Bioactive Protein Hydrolysate Obtained from Canned Sardine and Brewing By-products: Impact of Gastrointestinal Digestion and Transepithelial Absorption

Abstract

A sardine protein hydrolysate (SPH) was prepared by hydrolysis of sarcoplasmic proteins from canned sardine by-product with proteases from brewer’s spent yeast (BSY). The SPH presented in vitro angiotensin converting enzyme-inhibitory (ACE-I) and ferric reducing antioxidant potential (FRAP). However, the challenge before in vivo efficacy studies is to understand the impact of ultrafiltration (UF), simulated gastrointestinal (GI) digestion, and the intestinal cell permeability.

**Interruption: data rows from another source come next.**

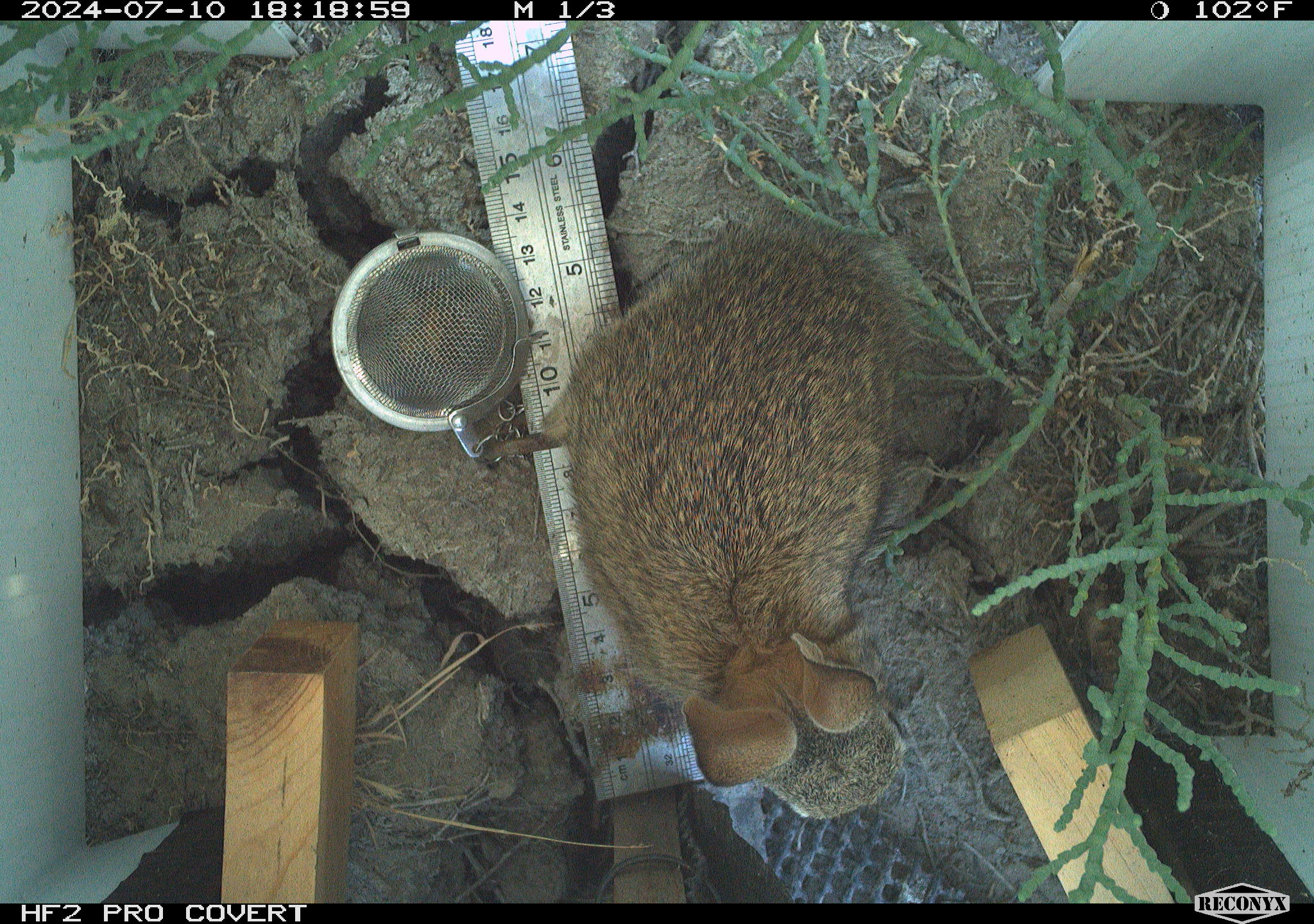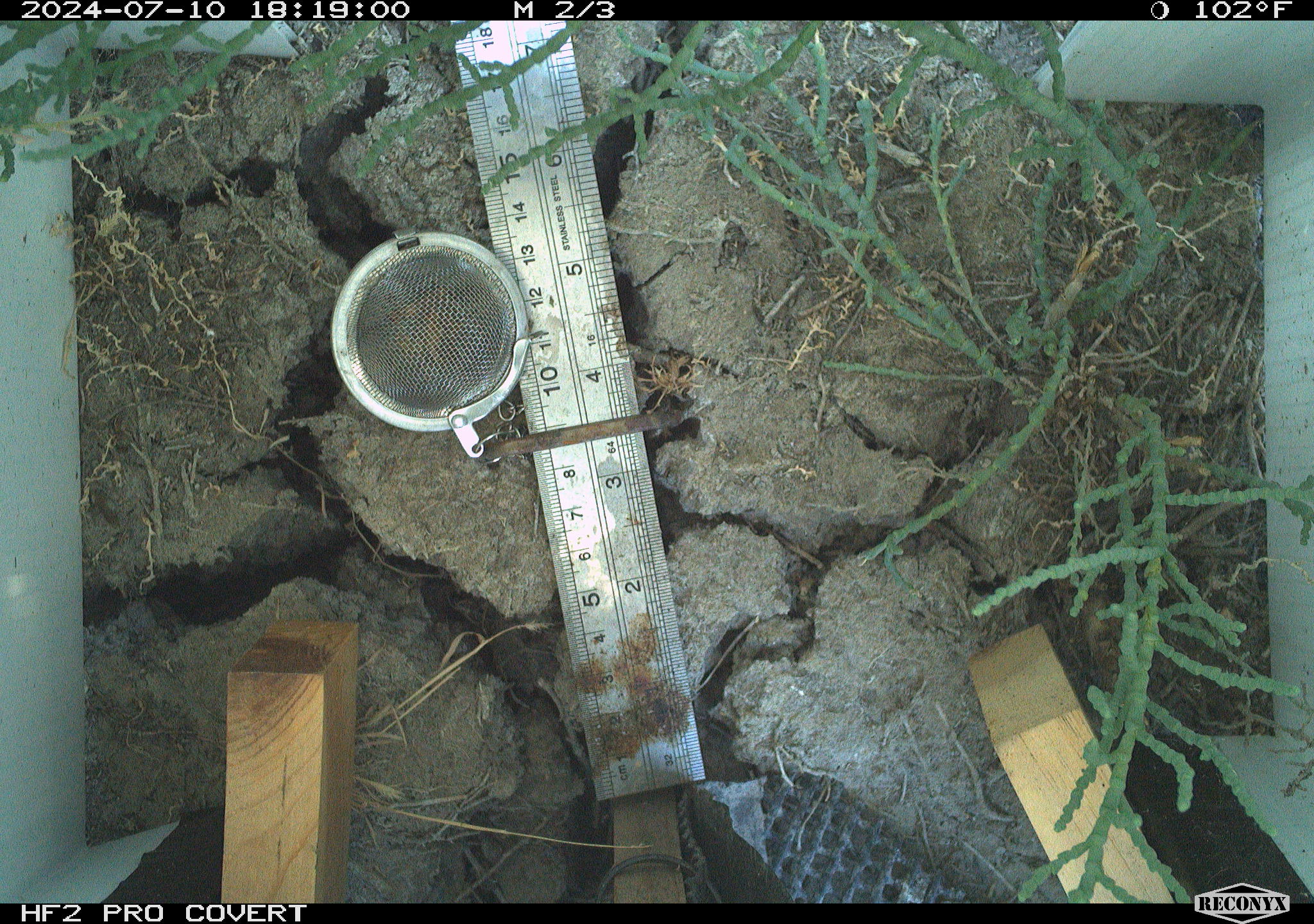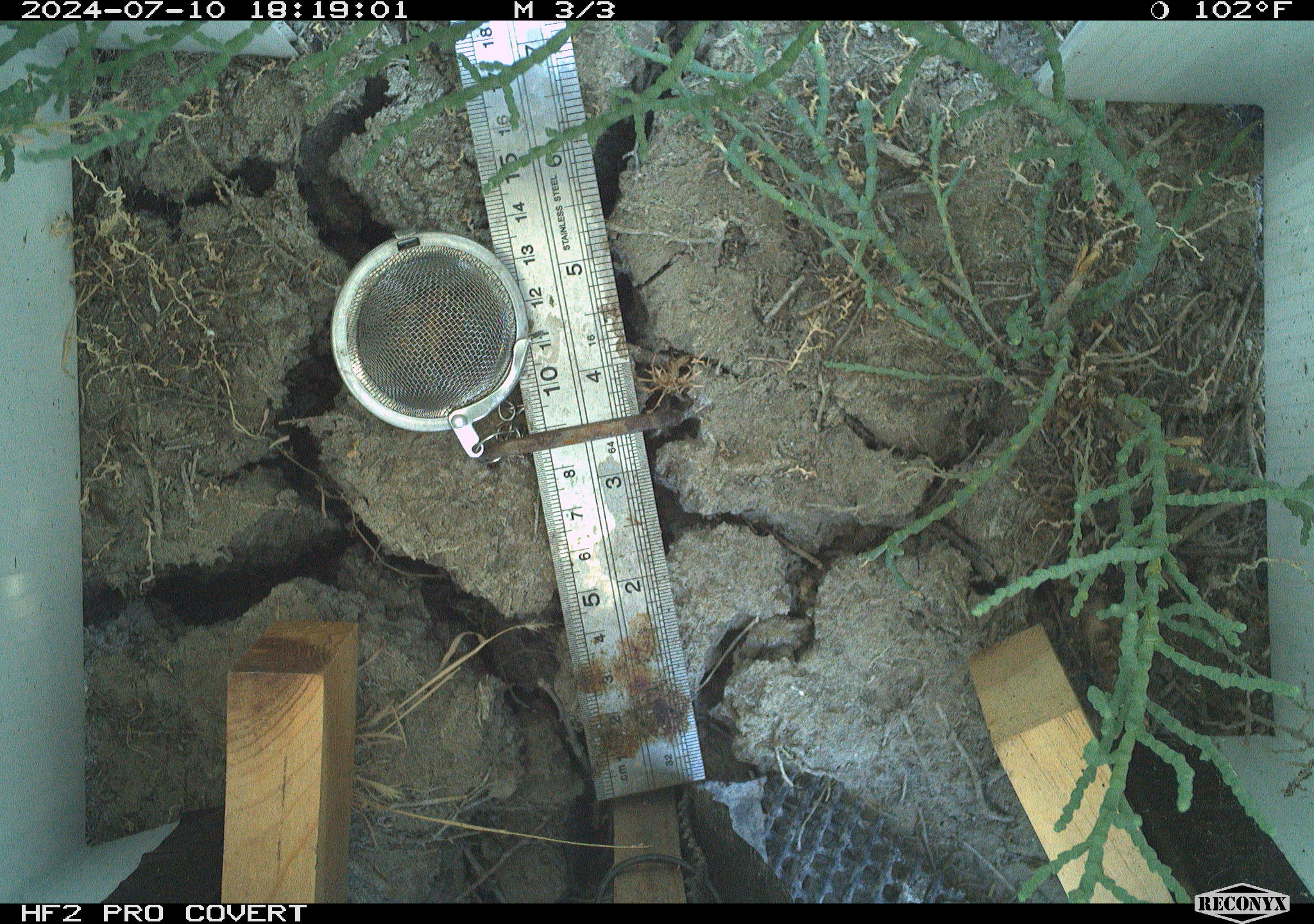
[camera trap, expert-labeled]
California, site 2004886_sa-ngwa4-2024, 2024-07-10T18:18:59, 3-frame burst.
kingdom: Animalia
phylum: Chordata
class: Mammalia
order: Lagomorpha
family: Leporidae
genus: Sylvilagus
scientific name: Sylvilagus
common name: cottontail rabbits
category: sylvilagus species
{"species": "sylvilagus species (cottontail rabbits) (Sylvilagus)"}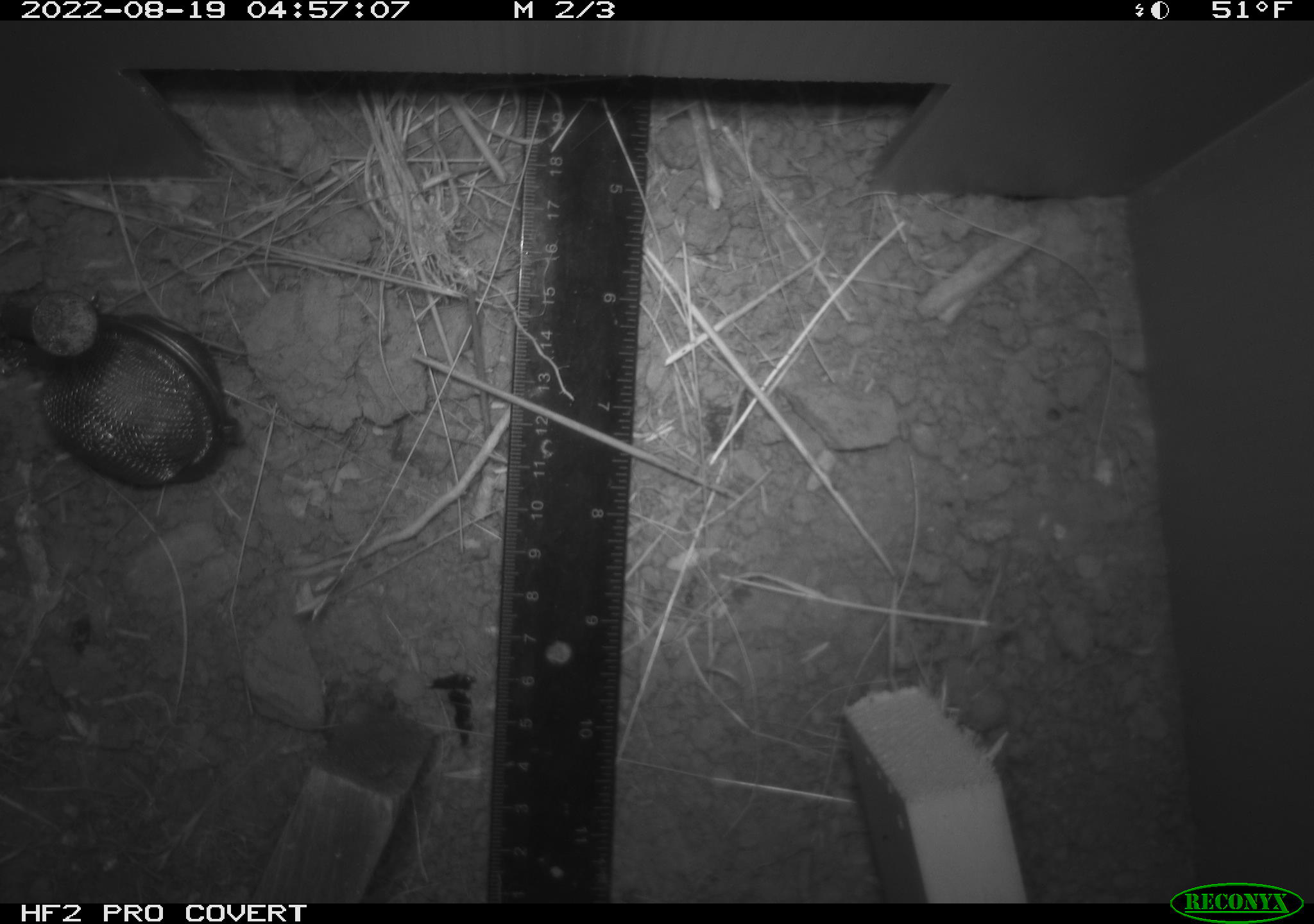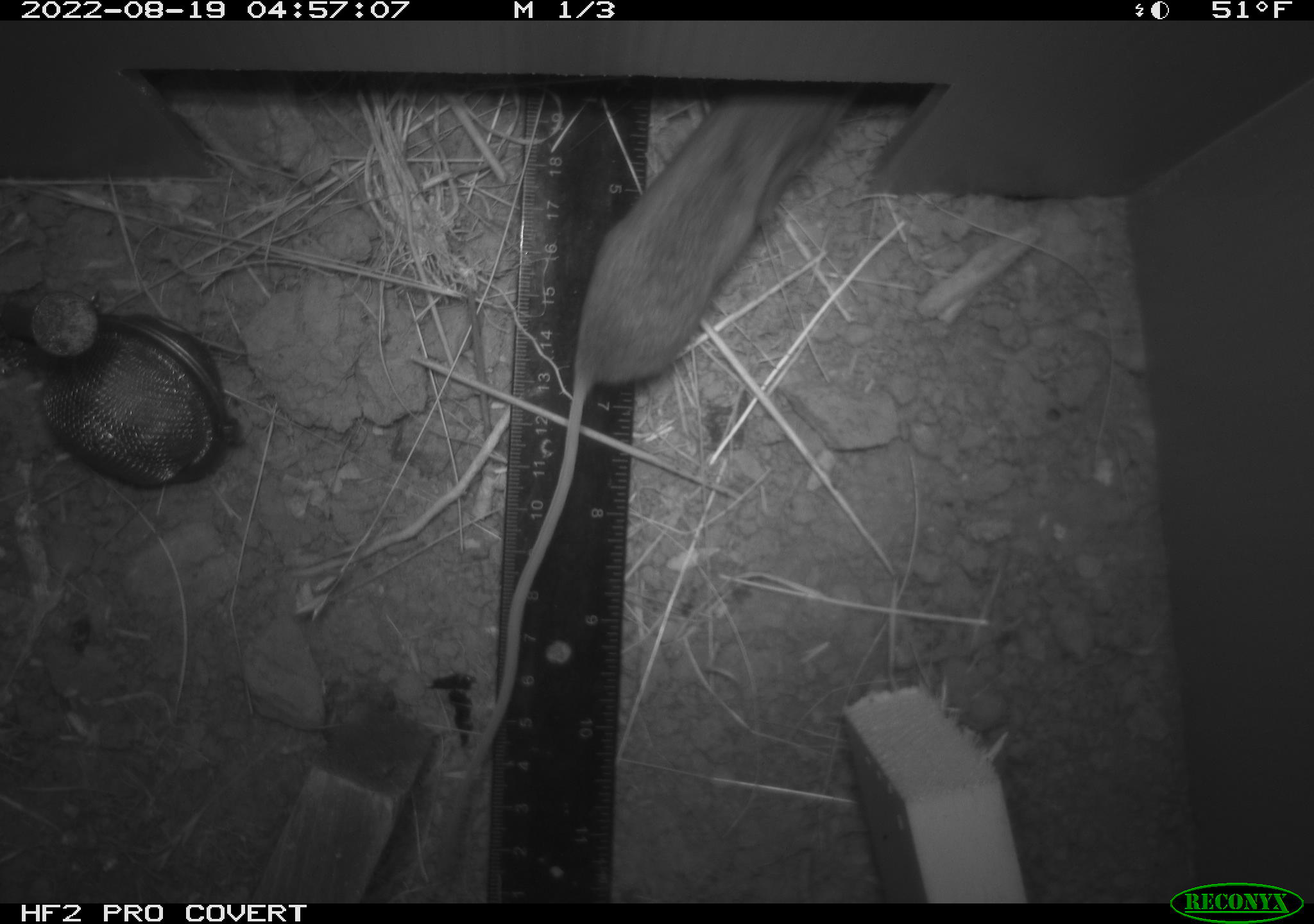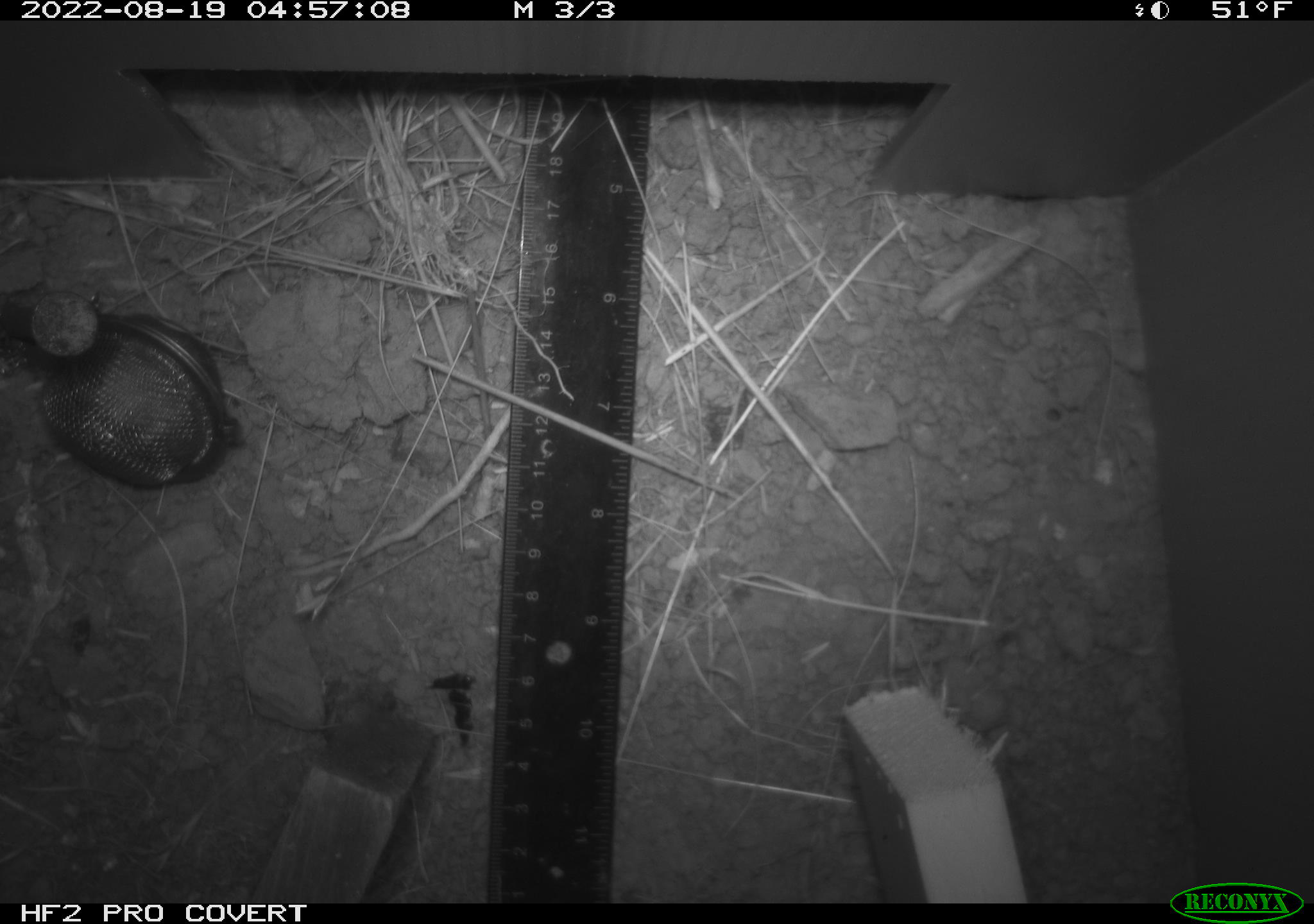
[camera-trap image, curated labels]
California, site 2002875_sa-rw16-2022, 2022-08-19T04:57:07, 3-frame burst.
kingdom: Animalia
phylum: Chordata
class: Mammalia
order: Rodentia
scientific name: Rodentia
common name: mouse species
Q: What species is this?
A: Mouse species (Rodentia).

Thus, this work was carried out to study the influence of these parameters on SPH bioactivity; two predictive models for human intestinal absorption were compared. Results showed that ACE-I and antioxidant activities were improved after UF of SPH through a 10 kDa cut-off membrane; simulated GI increased the FRAP value whereas the ACE-I remained similar. The apparent permeability coefficients of < 10 kDa fraction evaluated using Caco-2 and Caco-2/HT29-MTX cell models were 5.89 × 10−6 cm/s and 10.93 × 10−6 cm/s, respectively. Mass spectrometry revealed that molecules with m/z between 1000 and 5000 were transported across Caco-2/HT29-MTX cell monolayer. Basolateral permeates presented antioxidant activity but no ACE-I activity was detected. These results suggest that SPH prepared by BSY proteases is promising as functional ingredient with enhanced antioxidant activity and justifies further in vivo studies to confirm its pharmacological efficacy.